*EXERCISE PASSAGE:*
::::
Obviously, there is work to be done this spring for the Cougars. The highest priority is toughening up the offensive line, which too often resembled a sieve last season.
Here's a look at the Cougars as they prepare to open spring practice.
Positions of strength
Considering last season's two-win debacle, there isn't much that could be considered a strength. The Cougars could be solid at running back, with their top three rushers from '08 returning. Dwight Tardy rushed for 481 yards a year ago, sophomore Logwone Mitz added 441 and there is at least one newcomer in the mix for playing time.
Help is needed
Obviously, help is needed just about everywhere. The most pressing areas would appear to be offensive line and quarterback. The Cougars allowed 43 sacks in '08 – only four teams nationally gave up more – and three quarterbacks were lost to injury. Washington State was last in the Pac-10 in passing offense last season, so quarterbacks Kevin Lopina, Marshall Lobbestael and JT Levenseller must improve their production. Better protection would enhance their chances. There are seven offensive linemen returning who started at least twice last season, so there is some hope for improvement. There will be five new starters in the defensive front seven, and the Cougars have to get better against the run.
Keep an eye on
CB Brandon Jones: Jones, a junior, is a transfer from California and could help shore up the secondary. The Cougars return three-fourths of the starting secondary, but Washington State allowed 22 touchdown passes and made only 10 interceptions in '07.
RB James Montgomery: He sat out the 2008 season after transferring from California following his freshman season. He was a third-stringer at Cal, but he'll contend for the starting job in Pullman.
OL Zack Williams: Williams, who redshirted last season after transferring from junior college, could be the spackle that fills at least one hole in the offensive line. He was a center in junior college but could play guard for WSU.
::::
*DATASET EXCERPT:*

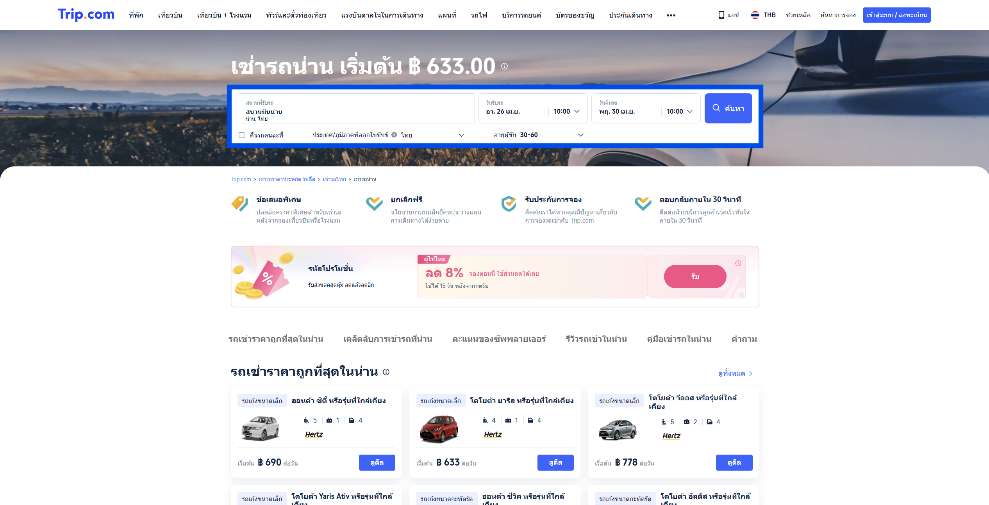 ค้นหารถ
::::
*WORK INSTRUCTION 1:* Reproduce the section of the Cougars spring preview that begins with the words containing "Obviously, there is" and ends with "sieve last season.".
*WORK INSTRUCTION 2:*
Answer these questions using the Cougars spring preview:
(a) How many yards did Dwight Tardy rush for a year ago?
(b) How many sacks did the Cougars allow in '08?
(c) What position did Zack Williams play in junior college?
*WORK INSTRUCTION 3:*
For each statement, decide whether it agrees with the Cougars spring preview. Answer yes or no, and quote the words that decide it.
(a) Three Cougars quarterbacks were lost to injury last season.
(b) James Montgomery was a starter at Cal.
(c) Brandon Jones is a senior.

*PROBLEM SOLUTION 1:*
Obviously, there is work to be done this spring for the Cougars. The highest priority is toughening up the offensive line, which too often resembled a sieve last season.

*PROBLEM SOLUTION 2:*
(a) 481 yards
(b) 43
(c) Center

*PROBLEM SOLUTION 3:*
(a) Yes: "three quarterbacks were lost to injury"
(b) No: "He was a third-stringer at Cal"
(c) No: "Jones, a junior, is a transfer from California"